Automates the process of marking a motif or discord. Note that extracting a discord (or radically different sample) from a matrix profile is the same process as extracting a motif but with the matrix profile in reverse order allowing us to generalize into the threshold_extraction function. This function is also capable of marking every repeat in a motif group, rather than simply taking the first two values.


```python
def threshold_extraction(op, cmp, profile, motif_order, window_width, threshold):
    assert(0 < threshold < 1.0)
    closest = profile[motif_order[0], 0]
    cutoff = op(closest, (closest * threshold))
    rv = []
    
    for obs in motif_order:
        if cmp(profile[obs,0], cutoff):
            if not (any(map(lambda i: abs(i - obs) < window_width, rv))):
                rv.append(obs)
            else:
                # If two motifs overlap it's possible the window is too small?
                # Further criteria needed for that...
                pass
        else:
            break
    return rv

def get_motifs(profile, motif_order, window_width, threshold):
    return threshold_extraction(lambda a, b: a + b
                               ,lambda a, b: a < b
                               ,profile
                               ,motif_order
                               ,window_width
                               ,threshold)

def get_discords(profile, motif_order, window_width, threshold):
    return threshold_extraction(lambda a, b: a - b
                               ,lambda a, b: a > b
                               ,profile
                               ,numpy.flip(motif_order)
                               ,window_width
                               ,threshold)

def mark_discovered(motif_list, data_fig, profile_fig, window_width, fig_height):
    for motif in motif_list:
        rect = Rectangle((motif, 0), window_width, fig_height, facecolor='lightgrey')
        data_fig.add_patch(rect)
        profile_fig.axvline(x=motif, linestyle='dashed')


```

Now we can actually do our calculations...


```python
window = 640
matrix_profile = timed_stump(steam_data['steam flow'], window)
motif_order = numpy.argsort(matrix_profile[:,0])
motif_list = get_motifs(matrix_profile, motif_order, window, 0.01)
discord_list = get_discords(matrix_profile, motif_order, window, 0.005)
```

    >>> stump >>>
    Processing a matrix profile over 8961 windows...
    <<< stump <<< 12.601s


... and report what we've discovered.


```python
figure, axis = plot.subplots(2, sharex=True, gridspec_kw={'hspace':0})
plot.suptitle("Motif discovery in Steam Flow data", fontsize='25')
plot_pandas_import(axis[0], steam_data, 'steam flow')
plot_matrix_profile(axis[1], matrix_profile)
mark_discovered(motif_list, axis[0], axis[1], window, max(steam_data['steam flow']))
```


    
![png](output_15_0.png)
    



```python
figure, axis = plot.subplots(2, sharex=True, gridspec_kw={'hspace':0})
plot.suptitle("Discord discovery in Steam Flow data", fontsize='25')
plot_pandas_import(axis[0], steam_data, 'steam flow')
plot_matrix_profile(axis[1], matrix_profile)
mark_discovered(discord_list, axis[0], axis[1], window, max(steam_data['steam flow']))
```


    
![png](output_16_0.png)
    


The graphs show our dataset on top and the distance profile on bottom.
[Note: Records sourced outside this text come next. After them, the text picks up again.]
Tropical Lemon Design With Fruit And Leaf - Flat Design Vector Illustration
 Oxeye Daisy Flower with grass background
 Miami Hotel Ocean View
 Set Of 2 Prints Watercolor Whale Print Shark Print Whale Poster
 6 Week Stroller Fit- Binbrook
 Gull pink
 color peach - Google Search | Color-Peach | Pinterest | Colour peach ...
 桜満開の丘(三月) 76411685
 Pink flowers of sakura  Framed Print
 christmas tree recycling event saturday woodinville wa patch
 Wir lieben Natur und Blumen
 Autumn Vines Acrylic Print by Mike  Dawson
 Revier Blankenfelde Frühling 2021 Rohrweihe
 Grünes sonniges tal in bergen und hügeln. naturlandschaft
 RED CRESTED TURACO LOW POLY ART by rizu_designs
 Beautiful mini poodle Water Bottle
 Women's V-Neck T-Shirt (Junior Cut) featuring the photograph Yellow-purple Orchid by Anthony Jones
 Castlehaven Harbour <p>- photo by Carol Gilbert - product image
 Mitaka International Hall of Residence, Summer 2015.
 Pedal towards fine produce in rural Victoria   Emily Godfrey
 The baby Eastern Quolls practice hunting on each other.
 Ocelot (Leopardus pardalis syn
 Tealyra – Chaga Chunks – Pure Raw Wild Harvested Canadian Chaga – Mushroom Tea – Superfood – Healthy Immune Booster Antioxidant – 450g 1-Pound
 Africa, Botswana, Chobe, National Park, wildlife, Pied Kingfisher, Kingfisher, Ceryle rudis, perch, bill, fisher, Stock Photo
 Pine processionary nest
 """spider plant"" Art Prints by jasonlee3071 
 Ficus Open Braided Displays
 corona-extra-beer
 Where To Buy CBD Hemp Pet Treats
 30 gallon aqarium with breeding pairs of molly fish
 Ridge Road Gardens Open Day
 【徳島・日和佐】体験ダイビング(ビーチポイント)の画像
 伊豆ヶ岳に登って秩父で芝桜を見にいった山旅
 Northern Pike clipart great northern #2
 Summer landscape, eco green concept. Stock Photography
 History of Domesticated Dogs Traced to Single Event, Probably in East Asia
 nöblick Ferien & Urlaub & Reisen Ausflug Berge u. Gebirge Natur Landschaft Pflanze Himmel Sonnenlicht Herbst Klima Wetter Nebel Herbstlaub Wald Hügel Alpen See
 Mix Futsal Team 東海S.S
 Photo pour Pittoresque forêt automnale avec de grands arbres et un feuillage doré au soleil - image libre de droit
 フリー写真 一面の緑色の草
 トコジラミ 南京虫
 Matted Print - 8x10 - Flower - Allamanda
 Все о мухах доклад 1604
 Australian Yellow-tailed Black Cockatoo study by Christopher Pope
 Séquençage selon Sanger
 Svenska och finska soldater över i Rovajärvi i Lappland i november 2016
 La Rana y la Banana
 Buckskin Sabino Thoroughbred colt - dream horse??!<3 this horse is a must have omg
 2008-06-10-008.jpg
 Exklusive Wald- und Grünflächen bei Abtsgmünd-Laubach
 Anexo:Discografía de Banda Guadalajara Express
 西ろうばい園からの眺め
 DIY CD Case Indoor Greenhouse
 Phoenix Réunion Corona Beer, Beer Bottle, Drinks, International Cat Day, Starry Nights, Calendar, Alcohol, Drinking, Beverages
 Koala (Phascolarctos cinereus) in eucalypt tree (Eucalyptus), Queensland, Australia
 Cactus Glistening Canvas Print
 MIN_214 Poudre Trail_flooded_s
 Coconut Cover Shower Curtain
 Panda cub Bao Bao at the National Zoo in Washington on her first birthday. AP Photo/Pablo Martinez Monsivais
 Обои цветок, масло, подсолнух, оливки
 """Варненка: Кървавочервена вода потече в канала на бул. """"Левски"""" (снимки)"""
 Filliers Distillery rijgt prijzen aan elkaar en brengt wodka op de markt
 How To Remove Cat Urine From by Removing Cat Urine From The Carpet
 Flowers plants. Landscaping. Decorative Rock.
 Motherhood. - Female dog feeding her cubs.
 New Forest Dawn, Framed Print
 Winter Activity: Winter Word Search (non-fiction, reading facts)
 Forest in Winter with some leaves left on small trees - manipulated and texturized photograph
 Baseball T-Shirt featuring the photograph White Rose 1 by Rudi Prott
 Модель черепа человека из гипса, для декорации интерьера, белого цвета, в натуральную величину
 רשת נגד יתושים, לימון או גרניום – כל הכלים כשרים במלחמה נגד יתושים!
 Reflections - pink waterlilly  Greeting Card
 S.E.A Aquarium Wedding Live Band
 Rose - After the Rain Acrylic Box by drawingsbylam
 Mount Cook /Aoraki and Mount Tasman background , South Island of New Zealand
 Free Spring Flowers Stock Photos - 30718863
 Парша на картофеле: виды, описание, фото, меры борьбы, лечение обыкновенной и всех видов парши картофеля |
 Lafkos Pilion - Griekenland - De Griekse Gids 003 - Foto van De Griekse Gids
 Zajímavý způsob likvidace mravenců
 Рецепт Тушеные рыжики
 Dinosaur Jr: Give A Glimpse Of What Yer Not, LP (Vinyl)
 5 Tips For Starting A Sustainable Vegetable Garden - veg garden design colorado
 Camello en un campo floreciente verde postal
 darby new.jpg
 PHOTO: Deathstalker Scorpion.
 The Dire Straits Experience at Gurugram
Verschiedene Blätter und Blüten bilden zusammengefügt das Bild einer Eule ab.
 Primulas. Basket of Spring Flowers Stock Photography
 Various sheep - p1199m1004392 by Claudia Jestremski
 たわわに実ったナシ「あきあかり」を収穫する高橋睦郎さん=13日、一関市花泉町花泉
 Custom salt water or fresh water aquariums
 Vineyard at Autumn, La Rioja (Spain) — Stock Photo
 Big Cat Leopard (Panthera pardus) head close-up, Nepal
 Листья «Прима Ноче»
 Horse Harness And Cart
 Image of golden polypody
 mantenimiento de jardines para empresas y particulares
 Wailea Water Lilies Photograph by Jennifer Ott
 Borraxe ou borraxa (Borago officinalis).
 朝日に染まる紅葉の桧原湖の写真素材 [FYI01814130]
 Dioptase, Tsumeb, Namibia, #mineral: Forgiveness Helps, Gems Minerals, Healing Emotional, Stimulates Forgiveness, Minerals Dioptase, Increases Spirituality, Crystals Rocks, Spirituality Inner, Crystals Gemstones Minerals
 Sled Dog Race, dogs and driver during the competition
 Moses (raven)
The distance profile plots a sliding window's closeness to its nearest neighbor. The low points are places where the data is most similar to some other sample and the high points represent radically different patterns which appear nowhere else in the data. The matrix profile is simply the distance profile sorted from lowest distance value to greatest.